(Extracted data):
###
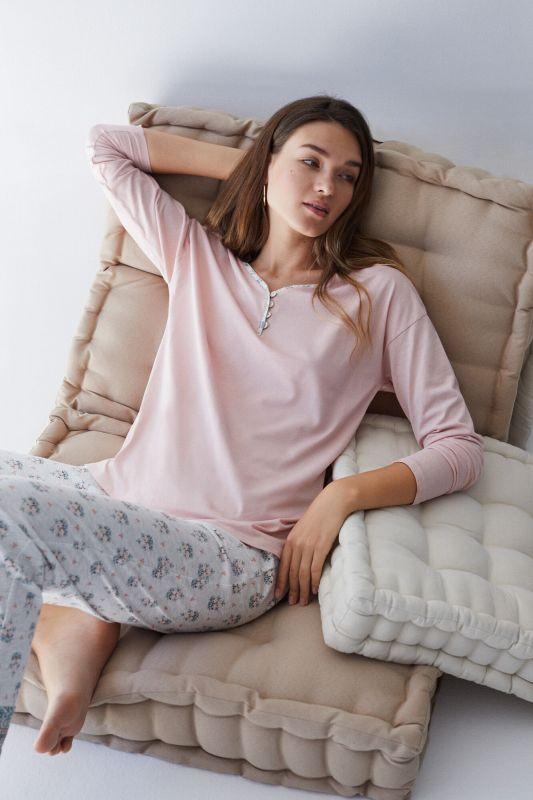 Long grey organic cotton pyjamas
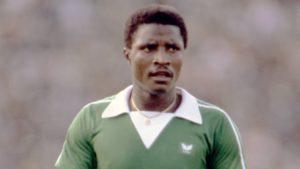 FIFA Celebrates Nigerian Legend Muda Lawal 30 years after his death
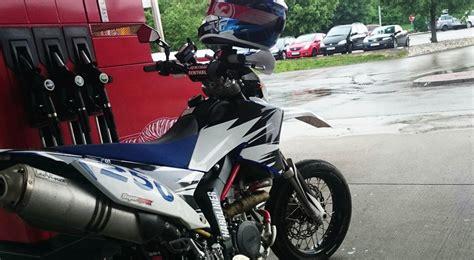 Motorradtour Liste by Motorradtour Checkliste Crosshunter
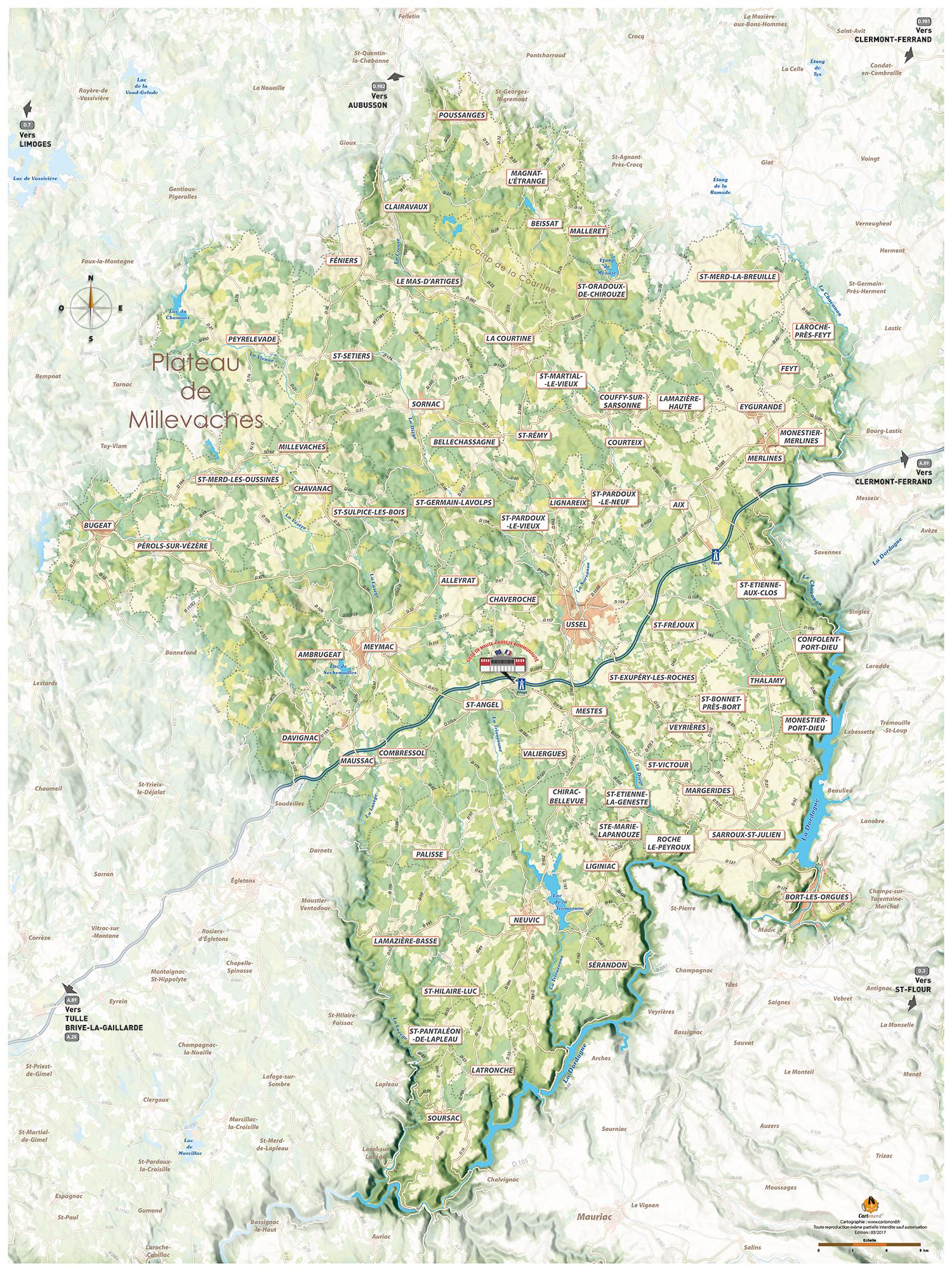 Carte représentant le territoire de Haute-Corrèze Communauté (crédit : Cartonord)
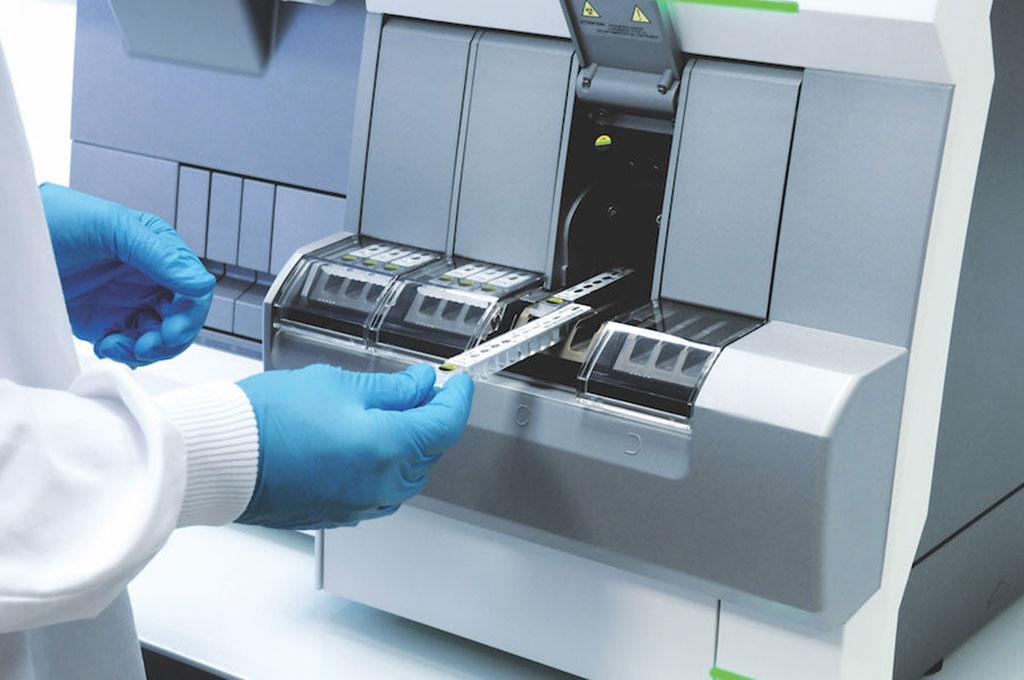 Image: BioMérieux's VIDAS 3 (Photo courtesy of BioMérieux)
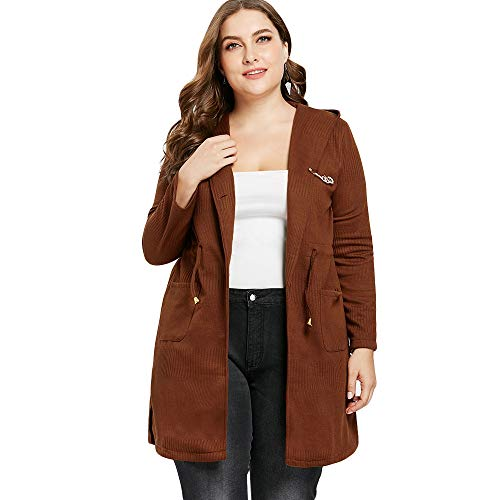 Plus Size Longline Ripped Detail Coat from Missroo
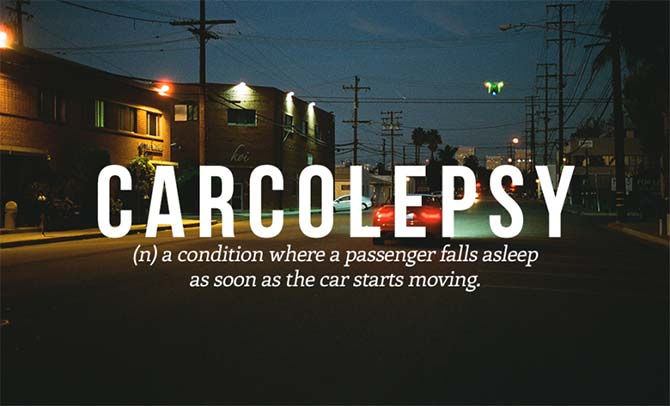 Brilliant New Words That Need To Be Added to the Dictionary: Narcolepsy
###
(Description of the task): The result should be an exact copy of the material, containing no pictures.

(Answer space):
 Long grey organic cotton pyjamas
 FIFA Celebrates Nigerian Legend Muda Lawal 30 years after his death
 Motorradtour Liste by Motorradtour Checkliste Crosshunter
 Carte représentant le territoire de Haute-Corrèze Communauté (crédit : Cartonord)
 Image: BioMérieux's VIDAS 3 (Photo courtesy of BioMérieux)
 Plus Size Longline Ripped Detail Coat from Missroo
 Brilliant New Words That Need To Be Added to the Dictionary: Narcolepsy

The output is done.